By Vidya Ranganathan
SINGAPORE (Reuters) - Foreign banks are pushing to raise billions of dollars from expatriate Indians in response to New Delhi's drive to defend its weak currency, which could mean the government can avoid the need for a sovereign bond or state-backed deposit scheme to attract inflows.
The foreign banks are offering upfront financing for wealthy non-resident Indians (NRIs) of 90 percent to set up dollar deposits in India following various central bank incentives, including cheap dollar/rupee swap rates and more relaxed terms on 3-5 year dollar deposits, private banking sources told Reuters.
This would resurrect a practice which proved successful in drawing in dollars from non-resident Indians (NRIs) in 2000, when the rupee was also under pressure. In August, the rupee slumped to a record low close to 69 per dollar as investors fretted over a record current account deficit, hefty fiscal deficit and slowing growth, putting India high on the list of emerging markets vulnerable to any tapering of the U.S. monetary stimulus program.
The banking sources said banks could raise $10 billion or more although Indian government officials said the New Delhi was confident the scheme could raise $15-20 billion. The sources declined to be identified because of the sensitivity of the issue.
"It's a disguised NRI bond because you are basically getting in money locked in for 3 years," said Rajeev Malik, senior economist at CLSA Singapore.
Indeed, Gaurav Kapur, senior economist at Royal Bank of Scotland in Mumbai, noted a sovereign bond would not have been ideal for a government that is running the risk of a rating downgrade from Standard & Poor's, which has a negative outlook on its debt.
In addition, the banking route averts the risk of public embarrassment should a sovereign bond offering not go well, said Gary Greenberg, head of emerging markets at Hermes Fund Managers in London.
"It looks very generous: desperate measures for desperate times," Greenberg said. "I suppose this is a little like war bonds.

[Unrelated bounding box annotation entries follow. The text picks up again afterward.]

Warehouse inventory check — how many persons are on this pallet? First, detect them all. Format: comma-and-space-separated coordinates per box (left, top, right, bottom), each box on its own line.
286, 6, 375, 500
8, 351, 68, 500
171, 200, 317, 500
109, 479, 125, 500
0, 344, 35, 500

You do your patriotic duty, except that you are being richly rewarded."
Foreign banks, including Citi
"This will provide an opportunity to the foreign banks to leverage their balance sheets by lending up to 90 percent money to their NRI clients," a senior government official said.
The official said the idea of upfront loans was floated in July at a meeting between investment bankers and Raghuram Rajan, who was then with the finance ministry but is now central bank governor.

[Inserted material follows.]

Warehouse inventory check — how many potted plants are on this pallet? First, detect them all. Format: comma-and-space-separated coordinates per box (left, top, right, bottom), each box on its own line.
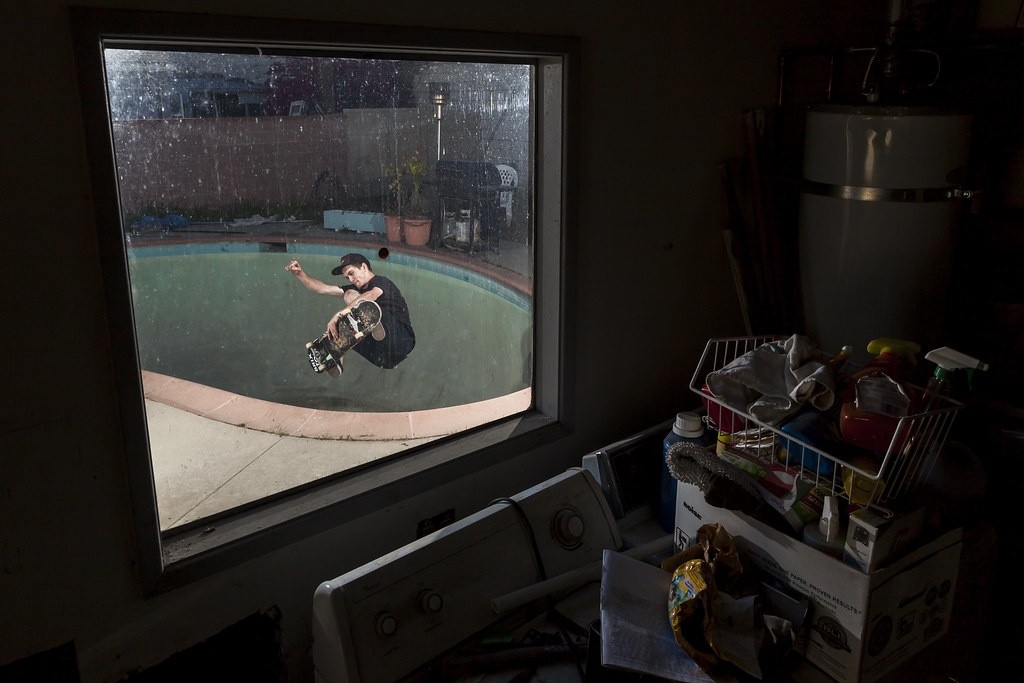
402, 154, 433, 248
382, 164, 403, 242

Although the official said the scheme was a "win-win situation", private bankers were more sceptical. NRIs would salivate at the returns but Indian banks would have to weigh up the costs, and the funds are expensive even after factoring in the central bank subsidy on swaps, they said.
By putting up just 10 percent "the client effectively makes between 18 and 21 percent on the dollars," a private banker with a European bank said.
But for the Indian banks, the effective cost of the rupee funds would be about 8.5-9 percent - even accounting for the cheap swap rate - limiting the investment options, the bankers said. Ten-year Indian government bonds yield about 8.5 percent.
The scheme is a variation of the foreign currency non-resident bank account (FCNR), which are term deposits non-resident Indians can maintain in several currencies, including U.S. dollars and euros, at banks onshore and earn a fixed rate of interest.
As part of efforts to rescue the sinking rupee, the Reserve Bank of India (RBI) freed interest rates on FCNR deposits last month.
It allowed banks to offer as much as 400 basis points over the London interbank offered rate (LIBOR) for deposits with maturities between 3 years and 5 years. It exempted these deposits from statutory bank reserves.
To incentivise banks, the RBI also offered to swap FCNR deposits of maturities above 3 years into rupees at a fixed rate of 3.5 percent, less than half the prevailing market levels. That swap window is available until November 30.
Banks, both foreign banks with a presence in India and local ones, have made a huge push to raise money from India's vast diaspora since the RBI relaxed rules on FCNR deposits. These deposits can be used as collateral to borrow overseas.
But under the upfront financing scheme, the banks pool their resources with non-residents and place deposits in India, thus creating bigger deposits with each new account.
CLSA's Malik is worried that the plan, while creative, was not prudent central banking. "You will get the dollar inflow, that's not the point," he said. "It's offering a selected subsidy on a swap and it's encouraging others to actually lever up."
One source at a European bank said some banks were offering clients insurance against the risk of capital controls being imposed on the deposits. Moreover, banks were cherry-picking clients for this product, he said.
"For every billion dollars I place in India, the bank has to fund $900 million," he said. "We can't allow just any customer to piggyback on us, only a handpicked few."